The practical pattern for a large initial load is to index with a relaxed sync level, then switch back to SyncFull for steady-state writes. For reads, also batch your indexing: each Index call is one commit and one segment, so fewer, larger batches mean fewer fsyncs and fewer segments to merge later.

Options.ReadOnly opens the file for queries only, which is the right choice for a query-serving replica that never writes. Options.UnsafeNoLock skips the multi-process advisory lock; use it only on a filesystem where locks are unsafe (NFS) and you can guarantee no other process opens the index concurrently. See operations for the locking details.

Keep the segment count and tombstones down

Every query fans out across live segments and merges their results, and it filters deleted doc-ids out of every result. So two things quietly raise latency over time: a growing segment count from many small batches, and accumulating tombstones from deletes and replaces.

Compaction fixes both. Run db.Compact() (or sx compact) periodically for a tiered round, or db.CompactAll() (sx vacuum) to collapse to one segment and reap every tombstone. Watch sx stats for the segment count and the deleted count to decide when. See building an index.

Allocation discipline

The hot read path is written to avoid per-query allocation: a reader pins an immutable snapshot and reads through the page cache, scoring against statistics computed once at index time rather than recomputed per query. When you profile a query that is slower than its budget, look for allocations in your own surrounding code first (decoding documents, copying maps), since the engine's own read path is allocation-light by design.

Two habits that keep your side cheap:

Project only the fields you need with --fields (CLI) or by reading specific keys from Hit.Document, rather than copying the whole stored body.
Reuse the open DB and avoid re-parsing the same query string in a tight loop; build the query.Query tree once and pass it to Search.

Measuring with the bench suite

The bench package and the sx bench subcommand are the project's own measurement tools, and you can point them at your own workload.

Two surfaces share one harness:

Go benchmarks under bench/ run in CI and feed benchstat. Run them once with go test -run '^$' -bench=. -benchtime=1x ./bench/..., or longer for stable numbers.
The sx bench load generator runs a named scenario under a concurrency and QPS target and reports real latency percentiles (P50/P95/P99/P999/max).

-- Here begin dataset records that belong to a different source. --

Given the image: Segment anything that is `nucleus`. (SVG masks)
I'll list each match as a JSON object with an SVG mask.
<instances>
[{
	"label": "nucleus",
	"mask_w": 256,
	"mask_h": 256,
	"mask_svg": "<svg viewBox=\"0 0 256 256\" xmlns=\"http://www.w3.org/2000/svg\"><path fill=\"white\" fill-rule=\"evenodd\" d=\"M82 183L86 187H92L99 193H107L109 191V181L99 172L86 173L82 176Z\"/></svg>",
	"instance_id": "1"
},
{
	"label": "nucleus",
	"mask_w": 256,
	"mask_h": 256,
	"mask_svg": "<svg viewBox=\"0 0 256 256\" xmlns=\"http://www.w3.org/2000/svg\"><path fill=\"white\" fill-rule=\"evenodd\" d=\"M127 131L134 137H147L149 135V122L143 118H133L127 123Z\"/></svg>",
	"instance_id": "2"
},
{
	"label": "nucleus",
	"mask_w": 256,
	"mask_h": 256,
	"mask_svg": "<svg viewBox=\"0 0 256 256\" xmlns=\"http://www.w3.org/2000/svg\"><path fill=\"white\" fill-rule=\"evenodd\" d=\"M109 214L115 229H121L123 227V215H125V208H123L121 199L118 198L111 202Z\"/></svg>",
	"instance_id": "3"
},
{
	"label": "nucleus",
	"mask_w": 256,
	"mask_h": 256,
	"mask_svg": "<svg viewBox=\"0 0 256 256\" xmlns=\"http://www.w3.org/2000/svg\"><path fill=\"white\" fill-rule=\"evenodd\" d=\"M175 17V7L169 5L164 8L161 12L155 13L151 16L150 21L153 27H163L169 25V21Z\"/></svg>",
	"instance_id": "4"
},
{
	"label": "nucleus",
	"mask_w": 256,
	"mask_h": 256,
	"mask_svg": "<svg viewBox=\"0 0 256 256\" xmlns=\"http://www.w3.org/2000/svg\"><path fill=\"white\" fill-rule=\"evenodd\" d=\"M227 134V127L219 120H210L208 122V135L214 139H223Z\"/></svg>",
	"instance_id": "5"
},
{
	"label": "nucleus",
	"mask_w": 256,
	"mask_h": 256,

sx bench bm25-single-warm --duration 30 --concurrency 8 --qps 2000
sx bench knn-f32 --ef-search 64 --output run.json
sx bench bm25-and4 --compare baseline.json   # exits non-zero on a regression

--duration and --warmup are in seconds. The scenarios cover the headline query shapes: single-term and boolean BM25, phrase, float32 and int8 kNN, hybrid, and the ingest paths. The --output flag writes the structured JSON result, and --compare checks a fresh run against a saved baseline and fails when any metric regresses past the threshold. Pass all to run every scenario, or --compare base.json cur.json to diff two saved result files without running anything.

Guarding against regressions

The project's discipline is that a performance regression is a bug, not a tuning issue. The service-level objectives above are treated as binding: a change that regresses a headline metric by more than 5% relative to the baseline has to be fixed or ship with a deliberate, documented budget revision. That gate runs in CI: the bench job exercises the benchmark scenarios and the allocation ceilings, so a slow or allocation-heavy change is caught before it lands rather than discovered in production. The full timed SLO run against the large reference corpora (Wikipedia-scale text, SIFT1M vectors) happens on a dedicated quiet runner, since shared CI hardware is too noisy for sub-millisecond percentiles; the in-repo path uses a smaller synthetic corpus to catch gross regressions.

When you tune your own workload, hold the same line: pick the metrics that matter for your service (your real query mix, your corpus size), measure them warm, and treat a regression past a few percent as something to investigate rather than absorb.